Texto para leitura =>

Por ti, pelo mundo em que vives, por todos nós: lê um livro!

quinta-feira, 10 de julho de 2014

Sonho




Percebi que se pode resumir a forma como as pessoas hoje olham para a religião e para a maneira com agem no mundo, com uma frase: “Pedi a Deus uma bicicleta. Mas sei que Deus não funciona assim. Portanto roubei uma bicicleta e pedi perdão a Deus”. Percebi isto num sonho. Onde estava a conversar com uma amiga, fervorosamente católica, sobre o acto da confissão, sobre pecados e perdão. E ela contava-me como quando se sentia culpada de alguma acção, um “pecado”, ia ter com o seu padre e confessava-se. Arrependia-se, pedia perdão, limpava a sua consciência. E perguntei-lhe – Arrependeste-te em consciência, pediste perdão, sentiste-te perdoada, então… nunca mais na tua vida vais repetir esse pecado, certo? – Não sei, não posso garantir. – Foi a resposta. Aí percebi este negócio da confissão e do perdão. É uma espécie de lavagem automática da alma. Erro, peço perdão, limpo a consciência, e estou pronto para voltar a pecar. Não é mais que um exercício de egoísmo, de tirar um peso de cima, aquele peso negro da culpa, da consciência ferida. Esta é a relação que as pessoas têm com o seu deus. E desse sonho acordei com uma nova visão do mundo, da vida, de Deus. Não há pecado, não há erro, não há certo ou errado. Se algo fosse errado aos olhos de Deus, Ele não nos daria sequer a capacidade de o fazer. Todos somos parte de Deus e estamos nesta existência física a experienciar tudo o que a nossa alma já sabe. Não há certo ou errado. Há sentir e experienciar. Foi isto que esse sonho me ensinou. É como os anos que vivi a esconder e recalcar o meu lado negro. Os meus ódios e sentimentos maus. Negava-os, recalcava-os. Não admitia a mim mesmo que sequer os tinha. Não podia ter. Eu era paz, amor, não havia lugar para sentimentos negativos. Nada mais errado. Eu tenho sentimentos maus, eu tenho uma parte de mim, imensa, negra, sombria, sádica. É o que eu sou. É parte de mim. E aprendi que o meu equilíbrio está aí, em admitir que tenho tanto de mau como de bom. É assim que encontro a minha paz. Hoje sei que não há bem nem mal, certo ou errado. Somos livres. Absolutamente livres para amar, odiar, salvar, condenar.

Dados fornecidos =>
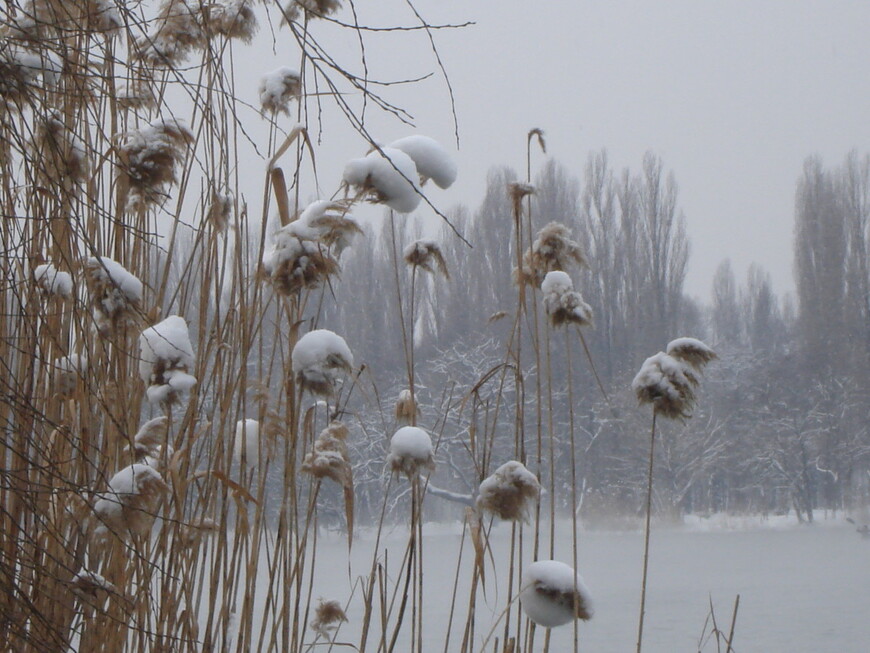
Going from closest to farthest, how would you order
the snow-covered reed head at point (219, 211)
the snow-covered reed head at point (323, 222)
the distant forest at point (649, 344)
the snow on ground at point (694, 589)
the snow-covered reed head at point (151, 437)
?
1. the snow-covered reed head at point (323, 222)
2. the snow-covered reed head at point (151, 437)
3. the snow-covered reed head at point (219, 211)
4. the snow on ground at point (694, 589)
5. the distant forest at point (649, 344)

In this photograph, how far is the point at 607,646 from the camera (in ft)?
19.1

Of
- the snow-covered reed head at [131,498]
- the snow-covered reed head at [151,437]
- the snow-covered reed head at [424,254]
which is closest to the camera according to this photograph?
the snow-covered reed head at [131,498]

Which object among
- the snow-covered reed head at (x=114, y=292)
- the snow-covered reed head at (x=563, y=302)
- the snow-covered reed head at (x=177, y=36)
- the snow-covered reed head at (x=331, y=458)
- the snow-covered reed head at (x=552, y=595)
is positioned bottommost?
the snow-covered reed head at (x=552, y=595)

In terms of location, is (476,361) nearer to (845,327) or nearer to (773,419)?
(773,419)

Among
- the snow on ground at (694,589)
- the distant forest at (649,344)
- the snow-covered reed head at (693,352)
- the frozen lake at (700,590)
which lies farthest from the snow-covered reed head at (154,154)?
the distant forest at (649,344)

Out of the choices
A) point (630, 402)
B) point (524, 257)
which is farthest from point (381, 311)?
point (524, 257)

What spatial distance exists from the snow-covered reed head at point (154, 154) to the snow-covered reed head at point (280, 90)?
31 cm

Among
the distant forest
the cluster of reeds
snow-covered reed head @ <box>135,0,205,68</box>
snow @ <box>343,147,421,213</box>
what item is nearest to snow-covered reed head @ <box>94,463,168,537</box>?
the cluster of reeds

---

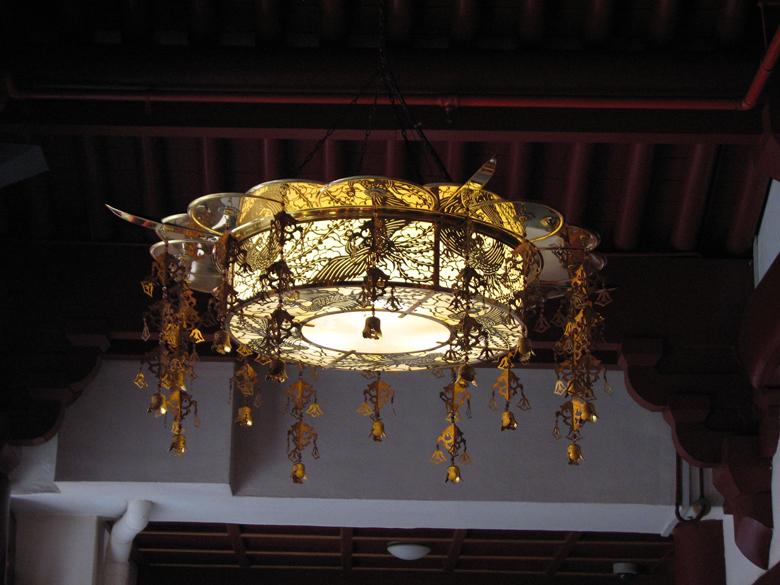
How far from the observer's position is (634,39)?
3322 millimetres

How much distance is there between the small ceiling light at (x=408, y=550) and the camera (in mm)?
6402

---

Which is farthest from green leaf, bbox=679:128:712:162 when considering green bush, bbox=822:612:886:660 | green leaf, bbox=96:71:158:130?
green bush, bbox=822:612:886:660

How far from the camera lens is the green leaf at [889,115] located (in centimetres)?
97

Tarefa =>
Diz se cada frase está de acordo com o texto sobre o sonho, respondendo sim ou não e citando as palavras do texto que o decidem: 1. A amiga garantiu que nunca mais ia repetir o pecado. 2. A conversa com a amiga sobre a confissão aconteceu num sonho. 3. Durante anos, quem escreve escondeu o seu lado negro.

Resposta da tarefa =>
1. Não: "Não sei, não posso garantir."
2. Sim: "Percebi isto num sonho. Onde estava a conversar com uma amiga, fervorosamente católica, sobre o acto da confissão"
3. Sim: "É como os anos que vivi a esconder e recalcar o meu lado negro."